Solved: Hi all, The Trusted Advisors

tanislavm · ‎07-14-2014

Hi,

Based on llthosts information had know on what node to start an service or to failover this service(failover list).right?

If this llthosts is missing then no service will be bring online.right?

If an service group has restart limit=1 and an critical resource fails,then first had try to restart the group on this node and if he can not,then this group will fail over?

The link to convert an vcs to an cvm http://unix-essentials.blogspot.ro/2009/03/vcs-implementing-cluster-file-system.html.In this example the shared disk group is initialized.My question is if the shared group could import the data that i had in a non shared disk group.

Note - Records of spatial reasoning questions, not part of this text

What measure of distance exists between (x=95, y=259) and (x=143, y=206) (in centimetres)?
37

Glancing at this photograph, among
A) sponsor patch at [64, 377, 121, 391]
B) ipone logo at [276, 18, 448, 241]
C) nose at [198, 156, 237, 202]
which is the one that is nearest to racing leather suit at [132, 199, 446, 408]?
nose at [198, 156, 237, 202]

Please how i could safely shutdown an node within CVM?I found a link http://sfdoccentral.symantec.com/sf/5.1SP1/solaris/html/vxvm_admin/ch13s04s03.htm.

"shutdown procedure of the node's cluster monitor"-who is node`s cluster monitor?and how i invoke this procedure?How i invoke clean node shutdown?

thanks so much.

mikebounds · ‎07-14-2014

llthosts is required by LLT, giving each node an id. If llthosts is missing the LLT will not start, which mean GAB will not start, which means VCS will not start, except in the case of a one node cluser where llt and gab are not required in which case you can start VCS with "hastart -onenode" without gab and llt.

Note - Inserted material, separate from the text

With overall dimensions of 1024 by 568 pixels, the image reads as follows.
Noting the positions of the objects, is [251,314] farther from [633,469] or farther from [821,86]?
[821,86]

The main.cf defines what node starts a service and where to failover this service (SystemList)

ServiceGroup does nodes have a restart limit attibute - it has a OnlineRetryLimit and if this is set to 1 and a critical resource fails,then first VCS tries to restart the group on this node and if he not,then this group will fail over. You can have a RestartLimit on a resource (this is the norm, rather than at group level) and whether resource is critical or not, if resource fails then VCS will try to restart the resource - if the restart fails, AND resource is critcal then group will fail over?

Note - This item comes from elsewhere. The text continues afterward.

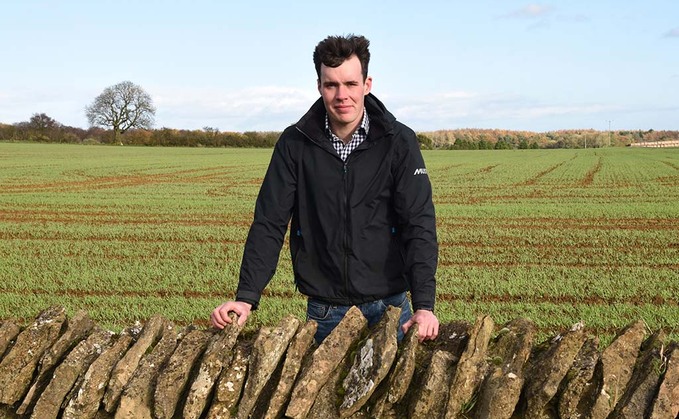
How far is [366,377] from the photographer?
10.6 ft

You can import a non shared disk group as shared by simply using "-s" flag - similiarly you can deport a shared diskgroup and then import without "-s" to make it a non shared disk group

To shutdown a node on any cluster, CVM or failover cluster:

Stop any clients accessing application and complete any work in progress on the app if applicable
Offline all VCS application service groups (using hagrp -offline or GUI)
Shutdown VCS (hastop -local)
Shutdown server

If you just shutdown using O/S shutdown command, then this may work as shutdown script calls hastop with flags to evacuate service groups, but issues could be:

Application maybe shutdown forcefully if it doesn't offline quickly enough
Sometimes service groups get stuck and so hastop does not complete and node does not shutdown
Service group may have issues starting on failover node, so you shoud make sure your service is up on failover node before shuting down node (unless shutting down all nodes)

Mike

View solution in original post

mikebounds · ‎07-14-2014

llthosts is required by LLT, giving each node an id. If llthosts is missing the LLT will not start, which mean GAB will not start, which means VCS will not start, except in the case of a one node cluser where llt and gab are not required in which case you can start VCS with "hastart -onenode" without gab and llt.

The main.cf defines what node starts a service and where to failover this service (SystemList)

ServiceGroup does nodes have a restart limit attibute - it has a OnlineRetryLimit and if this is set to 1 and a critical resource fails,then first VCS tries to restart the group on this node and if he not,then this group will fail over. You can have a RestartLimit on a resource (this is the norm, rather than at group level) and whether resource is critical or not, if resource fails then VCS will try to restart the resource - if the restart fails, AND resource is critcal then group will fail over?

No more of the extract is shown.